There was no Russian distress call. That’s the opinion of a Swedish signal intelligence (SIGINT) source after a massive $2.8mn military and media sub-hunt consumed the country for a week.

Reports of a Russian distress signal and a grainy-picture were enough to deploy the navy while the media widely concluded the vessel had to be a Russian submarine spooking Stockholm.

The proof of this was an alleged comms intercept, at distress call frequency, between the supposed sub and Kaliningrad base.

But the Dagens Nyheter daily cited a Swedish Intel source who confessed there was no distress call.

Citing freedom of information requests and its own sources, the paper said Sweden’s signal intelligence agency knows nothing about the alleged distress calls, and registered no spikes in communication with Kaliningrad at the time.

“I’d be glad to read about that emergency call myself. But it didn’t happen, this information is incorrect,” the newspaper cites a source as saying.

Swedish corvette HMS Stockholm patrols at Jungfrufjarden in the Stockholm archipelago on October 20, 2014. (AFP Photo / Anders Wiklund / TT News Agency / Sweden out)

The navy operation, which was dubbed ‘Hunt for the Reds in October’ by the Swedish media, was reminiscent of the Cold War era, when Swedish warships patrolled the Baltic Sea looking for Soviet submarines.

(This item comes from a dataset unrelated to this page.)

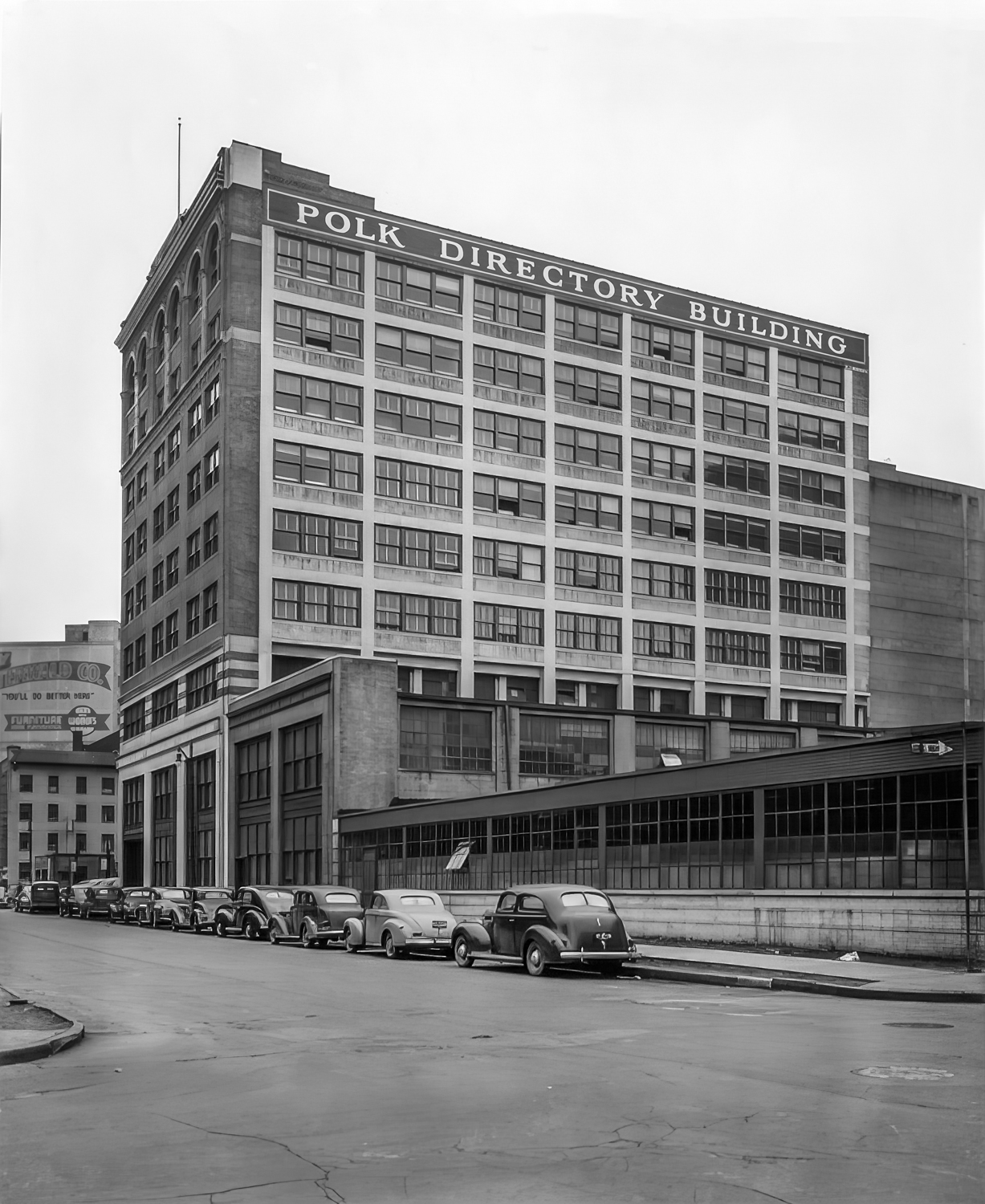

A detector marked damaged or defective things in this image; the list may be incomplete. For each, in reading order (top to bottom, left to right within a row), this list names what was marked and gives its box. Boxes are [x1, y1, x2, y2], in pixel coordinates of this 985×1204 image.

cracked pavement [2, 905, 983, 1199]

READ: Sweden ready to use force to surface foreign sub as search continues

During the search, many recalled the infamous 1981 incident, when a Russian submarine got stranded near Karlskrona, a major naval base. The incident, which caused serious diplomatic waves, was dubbed ‘Whiskey on the Rocks’ because the S-363 sub in question belonged to the Whiskey-class.

Russia has denied sending any subs to spy on Sweden, or having one suffer an emergency in Sweden’s waters. Sources in the Russian military suggested that the fuss was caused by a sighting of a Norwegian U-boat participating in a joint NATO drill in the Baltics.

The Swedish Navy’s efforts to find the elusive foreign activity cost the country 2.2 million euros ($2.8 million), it reported last week. The operation was the biggest in decades in a nation, where military spending accounts for about 1 percent of GDP and has seen steady cuts during the years of the European economic slowdown.

According to the latest draft budget published in the wake of the naval operation, Sweden plans to increase military spending for 2015 by $93.7 million.